I immediately said to your mother, “You know she didn’t mean that,” but the damage was already done.

Smidge faced the refrigerator, hiding her expression. She struggled with her breath like she’d been kicked in the stomach; a grunting gasp accompanied her swallowing as she stretched her neck toward the ceiling.

“Jenny, tell her you don’t mean that,” I said.

You threw yourself against the counter. “Whatever. She doesn’t care.”

Smidge snatched the spoon out of your mixing bowl and used it to smack you over the head. She didn’t hit you hard, but it made such a terrible pop it startled us all.

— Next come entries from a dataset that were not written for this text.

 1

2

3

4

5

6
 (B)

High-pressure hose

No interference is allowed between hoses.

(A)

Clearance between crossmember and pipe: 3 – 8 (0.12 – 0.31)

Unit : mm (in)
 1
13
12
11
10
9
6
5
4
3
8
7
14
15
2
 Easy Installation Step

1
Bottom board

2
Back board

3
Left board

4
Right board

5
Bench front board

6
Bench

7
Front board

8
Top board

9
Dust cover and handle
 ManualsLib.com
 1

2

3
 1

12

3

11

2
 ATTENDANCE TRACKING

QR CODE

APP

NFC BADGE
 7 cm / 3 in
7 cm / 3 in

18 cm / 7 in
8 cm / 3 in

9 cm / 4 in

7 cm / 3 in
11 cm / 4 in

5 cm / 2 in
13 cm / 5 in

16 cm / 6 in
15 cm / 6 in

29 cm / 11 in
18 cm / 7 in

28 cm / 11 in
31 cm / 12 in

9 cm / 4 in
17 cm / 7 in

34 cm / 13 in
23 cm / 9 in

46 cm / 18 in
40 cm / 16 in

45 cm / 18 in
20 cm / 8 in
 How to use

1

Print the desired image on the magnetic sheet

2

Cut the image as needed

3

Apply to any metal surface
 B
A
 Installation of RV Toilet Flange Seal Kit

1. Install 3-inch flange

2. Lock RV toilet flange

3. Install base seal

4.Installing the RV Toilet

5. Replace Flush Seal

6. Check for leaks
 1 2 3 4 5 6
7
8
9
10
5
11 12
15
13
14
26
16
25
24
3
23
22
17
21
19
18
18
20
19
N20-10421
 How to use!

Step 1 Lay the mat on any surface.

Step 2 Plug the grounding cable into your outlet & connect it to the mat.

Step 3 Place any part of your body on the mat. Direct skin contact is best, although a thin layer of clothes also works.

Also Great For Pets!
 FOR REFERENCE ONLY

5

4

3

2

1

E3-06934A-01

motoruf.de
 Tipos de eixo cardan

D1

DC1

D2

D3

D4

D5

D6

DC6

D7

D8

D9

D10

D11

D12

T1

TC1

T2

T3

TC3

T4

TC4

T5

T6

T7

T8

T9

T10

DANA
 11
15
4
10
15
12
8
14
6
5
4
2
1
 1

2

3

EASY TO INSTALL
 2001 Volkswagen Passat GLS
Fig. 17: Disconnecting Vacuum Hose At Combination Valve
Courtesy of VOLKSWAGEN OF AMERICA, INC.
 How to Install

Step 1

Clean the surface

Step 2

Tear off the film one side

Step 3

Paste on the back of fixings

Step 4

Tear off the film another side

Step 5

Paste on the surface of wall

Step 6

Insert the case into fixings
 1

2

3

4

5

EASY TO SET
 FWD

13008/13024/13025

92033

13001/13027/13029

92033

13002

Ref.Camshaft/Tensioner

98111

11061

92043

You stood there waiting for her to say something, anything, but she didn’t. She couldn’t do it, Jenny, without telling you everything. Her pride and her fear got in her way.

You just held the top of your head, staring at your mom, waiting for her to fix what had happened. Instead, she sent you away.

“Just go,” she said. “I’m sick of looking at you. You’ll regret this so soon, you won’t believe it.”

Before I could say anything, you were already gone, running down the sidewalk toward that party, which must not have been too much fun after that.

Smidge calmly spooned balls of cookie dough onto waxed paper atop metal cookie sheets.

“How ’bout that for a memory?” she asked.

“Smidge, she’s just a child.”

“You don’t know my daughter better than I do, so quit it.”

“I had it all wrong. It’s not your cancer that’s selfish. It’s you.”